En ce 22 septembre 1914, la tentative de prise de contrôle de ce petit bout de France par la marine du Kaiser précipite bien des choses. Entre Maxime Destremeau dont la clairvoyance, (mal récompensée) permet de sauver la capitale polynésienne de la capitulation, l’affairisme suspect du gouverneur Fawtier, les turpitudes psychologiques du père Valode, ou l’œdipe meurtrier de René Pelletan, la torpeur qui prévalait dans Rouge Tahiti vole en éclats sous les obus. Octave et Simon sauront mettre à profit cette situation pour se révéler, l’un en chasseur d’héritiers l’autre en dilettante soucieux de préserver son île. A travers un style graphique semi-réaliste et une mise en couleur en aplats malheureusement informatisés, Sébastien Morice donne sa vision picturale de l’archipel, faisant en quelque sorte écho à Octave pour qui il n’est que couleurs. Parallèlement, Didier Quella-Guyot sait sortir Bleu Horizon de la nonchalance de l’opus précédant. Il accélère ainsi le cours des évènements et redonne du rythme à son enquête policière. In fine, cette dernière apparaît relativement complexe et quelques planches supplémentaires n’auraient peut-être pas été superflues pour en apprécier toute la profondeur.

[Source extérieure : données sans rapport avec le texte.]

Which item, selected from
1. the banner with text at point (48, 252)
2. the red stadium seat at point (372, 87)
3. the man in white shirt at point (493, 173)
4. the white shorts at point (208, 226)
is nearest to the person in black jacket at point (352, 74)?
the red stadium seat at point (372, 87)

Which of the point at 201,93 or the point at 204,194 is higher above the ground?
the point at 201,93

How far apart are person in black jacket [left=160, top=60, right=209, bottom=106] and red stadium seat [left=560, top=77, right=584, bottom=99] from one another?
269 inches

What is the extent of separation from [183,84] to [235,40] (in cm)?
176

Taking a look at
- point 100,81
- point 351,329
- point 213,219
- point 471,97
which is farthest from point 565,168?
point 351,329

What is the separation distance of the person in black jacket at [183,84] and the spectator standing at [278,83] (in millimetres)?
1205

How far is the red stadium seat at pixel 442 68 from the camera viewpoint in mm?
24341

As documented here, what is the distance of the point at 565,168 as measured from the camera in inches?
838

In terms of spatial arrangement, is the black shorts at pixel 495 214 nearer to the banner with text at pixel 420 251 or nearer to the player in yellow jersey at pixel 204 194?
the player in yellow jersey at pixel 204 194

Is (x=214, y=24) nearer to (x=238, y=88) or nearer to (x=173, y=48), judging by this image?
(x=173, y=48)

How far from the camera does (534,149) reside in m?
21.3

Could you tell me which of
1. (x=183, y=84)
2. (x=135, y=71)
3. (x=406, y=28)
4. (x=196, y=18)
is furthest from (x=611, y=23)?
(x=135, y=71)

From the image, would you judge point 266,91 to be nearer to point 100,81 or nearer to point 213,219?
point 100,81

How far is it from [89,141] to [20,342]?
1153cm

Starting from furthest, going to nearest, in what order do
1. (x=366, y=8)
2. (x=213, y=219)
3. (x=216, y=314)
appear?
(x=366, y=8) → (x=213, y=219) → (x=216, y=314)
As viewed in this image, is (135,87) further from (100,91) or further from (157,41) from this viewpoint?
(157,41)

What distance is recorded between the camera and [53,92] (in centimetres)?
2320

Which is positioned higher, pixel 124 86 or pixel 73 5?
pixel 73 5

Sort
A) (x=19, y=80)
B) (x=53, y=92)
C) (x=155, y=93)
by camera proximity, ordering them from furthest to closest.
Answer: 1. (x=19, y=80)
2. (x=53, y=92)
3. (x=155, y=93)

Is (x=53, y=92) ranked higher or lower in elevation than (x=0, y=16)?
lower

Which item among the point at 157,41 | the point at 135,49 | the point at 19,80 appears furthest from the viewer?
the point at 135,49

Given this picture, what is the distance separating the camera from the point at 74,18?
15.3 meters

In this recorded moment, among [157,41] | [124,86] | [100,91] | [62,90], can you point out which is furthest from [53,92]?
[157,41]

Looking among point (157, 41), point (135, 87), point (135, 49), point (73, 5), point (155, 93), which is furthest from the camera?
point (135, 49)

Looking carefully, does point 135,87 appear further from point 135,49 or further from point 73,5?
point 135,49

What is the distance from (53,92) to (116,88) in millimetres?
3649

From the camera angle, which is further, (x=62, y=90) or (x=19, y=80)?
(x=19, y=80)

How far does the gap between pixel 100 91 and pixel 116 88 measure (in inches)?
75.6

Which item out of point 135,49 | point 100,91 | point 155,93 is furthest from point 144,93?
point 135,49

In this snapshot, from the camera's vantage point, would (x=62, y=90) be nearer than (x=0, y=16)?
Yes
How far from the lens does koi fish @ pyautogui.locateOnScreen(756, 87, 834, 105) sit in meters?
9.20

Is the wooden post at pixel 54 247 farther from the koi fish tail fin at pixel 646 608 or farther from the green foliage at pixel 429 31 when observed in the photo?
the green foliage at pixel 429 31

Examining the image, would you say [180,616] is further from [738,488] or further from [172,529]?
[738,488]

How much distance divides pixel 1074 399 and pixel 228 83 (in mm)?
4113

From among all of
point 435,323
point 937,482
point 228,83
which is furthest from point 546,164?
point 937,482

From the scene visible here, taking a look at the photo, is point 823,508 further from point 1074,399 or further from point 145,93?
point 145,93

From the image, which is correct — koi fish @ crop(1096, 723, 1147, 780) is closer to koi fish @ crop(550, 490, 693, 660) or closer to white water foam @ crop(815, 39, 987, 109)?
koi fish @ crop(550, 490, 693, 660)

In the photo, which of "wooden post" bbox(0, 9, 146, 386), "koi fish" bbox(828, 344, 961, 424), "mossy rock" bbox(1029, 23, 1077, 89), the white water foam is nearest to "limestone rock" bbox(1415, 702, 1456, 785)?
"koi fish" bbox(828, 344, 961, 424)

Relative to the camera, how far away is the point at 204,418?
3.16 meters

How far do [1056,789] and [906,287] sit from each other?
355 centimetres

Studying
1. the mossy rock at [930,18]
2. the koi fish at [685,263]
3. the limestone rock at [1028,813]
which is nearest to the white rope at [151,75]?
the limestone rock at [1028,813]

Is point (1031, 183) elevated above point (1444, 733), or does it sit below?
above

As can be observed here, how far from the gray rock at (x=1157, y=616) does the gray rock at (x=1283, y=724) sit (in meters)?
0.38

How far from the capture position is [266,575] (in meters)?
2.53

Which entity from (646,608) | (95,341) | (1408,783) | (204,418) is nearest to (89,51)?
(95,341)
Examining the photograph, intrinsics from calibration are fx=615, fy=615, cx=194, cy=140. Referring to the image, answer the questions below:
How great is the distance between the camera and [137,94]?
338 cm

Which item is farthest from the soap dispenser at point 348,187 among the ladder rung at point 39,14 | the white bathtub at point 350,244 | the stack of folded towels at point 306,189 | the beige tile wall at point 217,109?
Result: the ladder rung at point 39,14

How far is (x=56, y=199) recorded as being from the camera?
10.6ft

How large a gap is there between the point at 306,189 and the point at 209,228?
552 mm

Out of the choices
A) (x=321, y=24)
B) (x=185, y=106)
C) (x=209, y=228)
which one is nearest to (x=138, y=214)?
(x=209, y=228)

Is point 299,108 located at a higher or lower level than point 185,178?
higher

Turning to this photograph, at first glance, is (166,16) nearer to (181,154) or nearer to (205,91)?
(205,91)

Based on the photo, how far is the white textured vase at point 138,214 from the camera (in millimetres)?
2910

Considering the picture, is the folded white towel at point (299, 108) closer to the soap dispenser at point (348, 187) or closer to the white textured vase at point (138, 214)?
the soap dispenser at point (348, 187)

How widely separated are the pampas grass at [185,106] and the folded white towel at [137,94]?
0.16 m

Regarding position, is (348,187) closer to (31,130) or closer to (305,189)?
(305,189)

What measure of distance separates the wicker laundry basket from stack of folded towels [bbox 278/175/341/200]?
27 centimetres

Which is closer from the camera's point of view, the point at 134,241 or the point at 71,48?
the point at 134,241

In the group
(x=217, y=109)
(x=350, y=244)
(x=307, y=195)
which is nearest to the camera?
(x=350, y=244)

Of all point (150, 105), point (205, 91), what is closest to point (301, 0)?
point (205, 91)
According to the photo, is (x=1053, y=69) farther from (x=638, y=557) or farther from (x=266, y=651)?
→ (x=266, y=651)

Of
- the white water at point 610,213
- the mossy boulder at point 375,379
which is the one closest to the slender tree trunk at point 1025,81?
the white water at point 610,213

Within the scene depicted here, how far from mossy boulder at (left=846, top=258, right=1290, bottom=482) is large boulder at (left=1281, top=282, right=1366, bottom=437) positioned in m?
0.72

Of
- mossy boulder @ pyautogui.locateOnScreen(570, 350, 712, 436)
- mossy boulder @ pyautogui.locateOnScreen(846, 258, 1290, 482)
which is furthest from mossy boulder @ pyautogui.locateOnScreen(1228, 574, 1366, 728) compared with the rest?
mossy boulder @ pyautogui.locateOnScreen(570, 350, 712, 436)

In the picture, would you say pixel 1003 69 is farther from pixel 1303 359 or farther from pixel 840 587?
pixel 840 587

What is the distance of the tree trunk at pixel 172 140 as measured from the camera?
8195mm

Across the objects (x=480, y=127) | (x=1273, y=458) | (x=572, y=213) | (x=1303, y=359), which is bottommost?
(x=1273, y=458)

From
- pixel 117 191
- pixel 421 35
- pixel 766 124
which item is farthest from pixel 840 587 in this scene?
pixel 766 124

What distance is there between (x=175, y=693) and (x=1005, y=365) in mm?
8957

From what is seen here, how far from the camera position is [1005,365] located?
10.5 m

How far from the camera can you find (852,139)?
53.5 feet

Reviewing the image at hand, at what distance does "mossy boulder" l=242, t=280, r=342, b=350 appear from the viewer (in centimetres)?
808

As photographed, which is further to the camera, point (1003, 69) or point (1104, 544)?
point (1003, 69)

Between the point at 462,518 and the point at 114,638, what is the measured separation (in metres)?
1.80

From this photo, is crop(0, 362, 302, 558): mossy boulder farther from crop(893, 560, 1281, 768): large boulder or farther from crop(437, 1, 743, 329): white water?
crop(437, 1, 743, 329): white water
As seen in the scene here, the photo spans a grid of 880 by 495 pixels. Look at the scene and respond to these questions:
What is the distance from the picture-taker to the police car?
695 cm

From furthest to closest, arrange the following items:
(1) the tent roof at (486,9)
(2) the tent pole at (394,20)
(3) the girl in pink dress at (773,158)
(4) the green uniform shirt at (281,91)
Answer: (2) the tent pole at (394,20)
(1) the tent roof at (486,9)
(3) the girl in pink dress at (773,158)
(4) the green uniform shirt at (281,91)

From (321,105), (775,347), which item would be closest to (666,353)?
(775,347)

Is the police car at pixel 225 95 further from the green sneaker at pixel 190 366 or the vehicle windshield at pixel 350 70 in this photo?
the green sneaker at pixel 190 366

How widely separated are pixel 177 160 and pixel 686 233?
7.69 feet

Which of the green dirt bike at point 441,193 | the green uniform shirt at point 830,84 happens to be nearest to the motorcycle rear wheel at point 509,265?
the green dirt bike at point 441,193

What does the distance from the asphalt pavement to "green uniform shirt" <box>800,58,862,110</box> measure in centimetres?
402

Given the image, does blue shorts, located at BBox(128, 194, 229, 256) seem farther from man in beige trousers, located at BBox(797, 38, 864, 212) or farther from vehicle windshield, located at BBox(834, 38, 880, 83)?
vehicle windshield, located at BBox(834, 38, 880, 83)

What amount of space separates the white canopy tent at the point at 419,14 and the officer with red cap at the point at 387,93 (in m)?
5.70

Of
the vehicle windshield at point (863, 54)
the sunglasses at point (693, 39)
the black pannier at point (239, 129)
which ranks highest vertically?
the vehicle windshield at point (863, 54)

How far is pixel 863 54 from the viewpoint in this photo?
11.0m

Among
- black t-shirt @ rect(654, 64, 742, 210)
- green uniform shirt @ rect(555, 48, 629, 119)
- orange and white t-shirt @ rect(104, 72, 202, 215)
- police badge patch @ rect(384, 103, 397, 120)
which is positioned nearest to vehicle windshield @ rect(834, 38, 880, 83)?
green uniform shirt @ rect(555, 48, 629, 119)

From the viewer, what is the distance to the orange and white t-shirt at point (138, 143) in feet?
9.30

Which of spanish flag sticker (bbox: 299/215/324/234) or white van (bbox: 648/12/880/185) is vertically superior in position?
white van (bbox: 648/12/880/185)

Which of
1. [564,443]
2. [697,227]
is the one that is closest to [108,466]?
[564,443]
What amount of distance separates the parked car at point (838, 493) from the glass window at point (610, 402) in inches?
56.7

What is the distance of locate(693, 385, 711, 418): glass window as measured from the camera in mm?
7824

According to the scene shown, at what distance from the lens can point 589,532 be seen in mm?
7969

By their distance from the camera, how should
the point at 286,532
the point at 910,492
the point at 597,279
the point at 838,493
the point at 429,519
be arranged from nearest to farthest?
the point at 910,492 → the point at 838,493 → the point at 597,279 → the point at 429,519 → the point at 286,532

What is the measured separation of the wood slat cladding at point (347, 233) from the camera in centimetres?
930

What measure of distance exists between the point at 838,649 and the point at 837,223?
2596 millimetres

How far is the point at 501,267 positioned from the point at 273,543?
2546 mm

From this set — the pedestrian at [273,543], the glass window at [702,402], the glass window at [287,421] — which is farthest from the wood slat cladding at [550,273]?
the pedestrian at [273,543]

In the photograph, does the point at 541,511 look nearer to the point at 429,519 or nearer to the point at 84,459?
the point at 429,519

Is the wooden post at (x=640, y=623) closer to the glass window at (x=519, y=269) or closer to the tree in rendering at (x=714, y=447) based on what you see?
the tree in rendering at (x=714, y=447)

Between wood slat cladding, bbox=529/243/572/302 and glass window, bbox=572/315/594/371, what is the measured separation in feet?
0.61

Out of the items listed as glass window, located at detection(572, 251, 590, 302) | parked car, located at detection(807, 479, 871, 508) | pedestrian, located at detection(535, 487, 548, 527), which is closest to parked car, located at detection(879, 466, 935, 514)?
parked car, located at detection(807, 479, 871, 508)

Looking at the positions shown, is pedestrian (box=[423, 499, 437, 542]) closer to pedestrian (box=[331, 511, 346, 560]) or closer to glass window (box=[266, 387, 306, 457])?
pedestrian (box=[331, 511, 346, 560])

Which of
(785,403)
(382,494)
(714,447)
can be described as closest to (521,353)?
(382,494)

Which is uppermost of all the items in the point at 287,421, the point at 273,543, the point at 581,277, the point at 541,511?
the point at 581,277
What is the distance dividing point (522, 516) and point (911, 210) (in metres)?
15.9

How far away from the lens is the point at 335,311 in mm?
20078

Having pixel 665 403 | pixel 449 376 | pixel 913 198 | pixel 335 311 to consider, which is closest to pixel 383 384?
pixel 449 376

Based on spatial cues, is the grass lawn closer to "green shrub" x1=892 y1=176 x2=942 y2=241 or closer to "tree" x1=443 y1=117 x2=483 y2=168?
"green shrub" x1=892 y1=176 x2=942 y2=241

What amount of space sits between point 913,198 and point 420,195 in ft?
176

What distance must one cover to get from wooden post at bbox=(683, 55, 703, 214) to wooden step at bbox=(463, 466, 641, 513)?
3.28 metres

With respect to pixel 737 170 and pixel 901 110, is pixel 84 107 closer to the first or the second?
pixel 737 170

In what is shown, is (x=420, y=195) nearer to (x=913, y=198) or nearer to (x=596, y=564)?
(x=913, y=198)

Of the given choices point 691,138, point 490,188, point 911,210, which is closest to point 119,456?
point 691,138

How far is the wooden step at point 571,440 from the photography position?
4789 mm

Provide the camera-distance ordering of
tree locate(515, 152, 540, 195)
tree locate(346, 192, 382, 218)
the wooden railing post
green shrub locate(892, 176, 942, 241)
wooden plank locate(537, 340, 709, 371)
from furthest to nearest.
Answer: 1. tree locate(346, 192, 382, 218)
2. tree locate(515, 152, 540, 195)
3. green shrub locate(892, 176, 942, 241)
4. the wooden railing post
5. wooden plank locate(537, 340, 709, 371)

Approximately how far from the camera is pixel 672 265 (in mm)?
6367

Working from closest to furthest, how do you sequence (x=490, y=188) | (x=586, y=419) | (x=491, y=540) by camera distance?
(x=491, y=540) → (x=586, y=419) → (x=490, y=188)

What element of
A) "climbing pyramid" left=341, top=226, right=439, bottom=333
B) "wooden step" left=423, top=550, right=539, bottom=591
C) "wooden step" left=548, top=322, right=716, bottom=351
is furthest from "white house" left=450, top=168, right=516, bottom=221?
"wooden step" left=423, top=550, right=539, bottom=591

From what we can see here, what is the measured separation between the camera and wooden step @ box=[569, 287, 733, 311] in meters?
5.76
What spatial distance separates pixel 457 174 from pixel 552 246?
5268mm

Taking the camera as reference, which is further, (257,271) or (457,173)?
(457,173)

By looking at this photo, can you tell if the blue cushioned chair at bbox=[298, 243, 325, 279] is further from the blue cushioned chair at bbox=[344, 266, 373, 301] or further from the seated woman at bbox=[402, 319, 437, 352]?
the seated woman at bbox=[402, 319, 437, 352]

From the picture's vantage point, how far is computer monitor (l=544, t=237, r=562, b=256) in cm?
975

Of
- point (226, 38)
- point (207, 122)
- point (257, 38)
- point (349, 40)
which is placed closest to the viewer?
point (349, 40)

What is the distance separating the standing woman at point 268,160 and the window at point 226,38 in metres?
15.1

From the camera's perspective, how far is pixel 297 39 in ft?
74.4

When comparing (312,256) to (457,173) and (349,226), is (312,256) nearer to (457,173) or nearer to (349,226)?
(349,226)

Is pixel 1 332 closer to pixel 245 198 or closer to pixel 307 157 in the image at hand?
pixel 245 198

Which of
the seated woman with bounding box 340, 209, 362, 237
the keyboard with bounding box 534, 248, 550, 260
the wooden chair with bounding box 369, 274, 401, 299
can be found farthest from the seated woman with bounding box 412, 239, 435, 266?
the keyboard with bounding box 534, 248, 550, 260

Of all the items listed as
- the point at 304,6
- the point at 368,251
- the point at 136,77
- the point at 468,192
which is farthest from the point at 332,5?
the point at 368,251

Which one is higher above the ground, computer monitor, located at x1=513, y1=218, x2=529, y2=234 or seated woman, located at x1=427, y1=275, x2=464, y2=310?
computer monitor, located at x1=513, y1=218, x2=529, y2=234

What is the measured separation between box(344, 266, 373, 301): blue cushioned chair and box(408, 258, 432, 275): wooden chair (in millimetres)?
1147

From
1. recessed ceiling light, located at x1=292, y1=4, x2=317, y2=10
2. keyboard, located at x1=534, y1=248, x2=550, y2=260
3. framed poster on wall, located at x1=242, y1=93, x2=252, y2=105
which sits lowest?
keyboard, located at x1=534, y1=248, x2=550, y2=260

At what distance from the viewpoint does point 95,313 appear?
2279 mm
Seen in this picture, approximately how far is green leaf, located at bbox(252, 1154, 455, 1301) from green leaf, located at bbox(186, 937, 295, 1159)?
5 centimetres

Inspiré d’un fait historique peu connu, Papeete 1914 se révèle en diptyque attachant qui, tout en réveillant une certaine nostalgie d’outre-mer sait mêler adroitement fiction et histoire. Décidément, la guerre est une chose des plus incongrues à Tahiti !

samedi 22 décembre 2012

Sidonie ! S'envoyer en l'air, peut-être mortel ...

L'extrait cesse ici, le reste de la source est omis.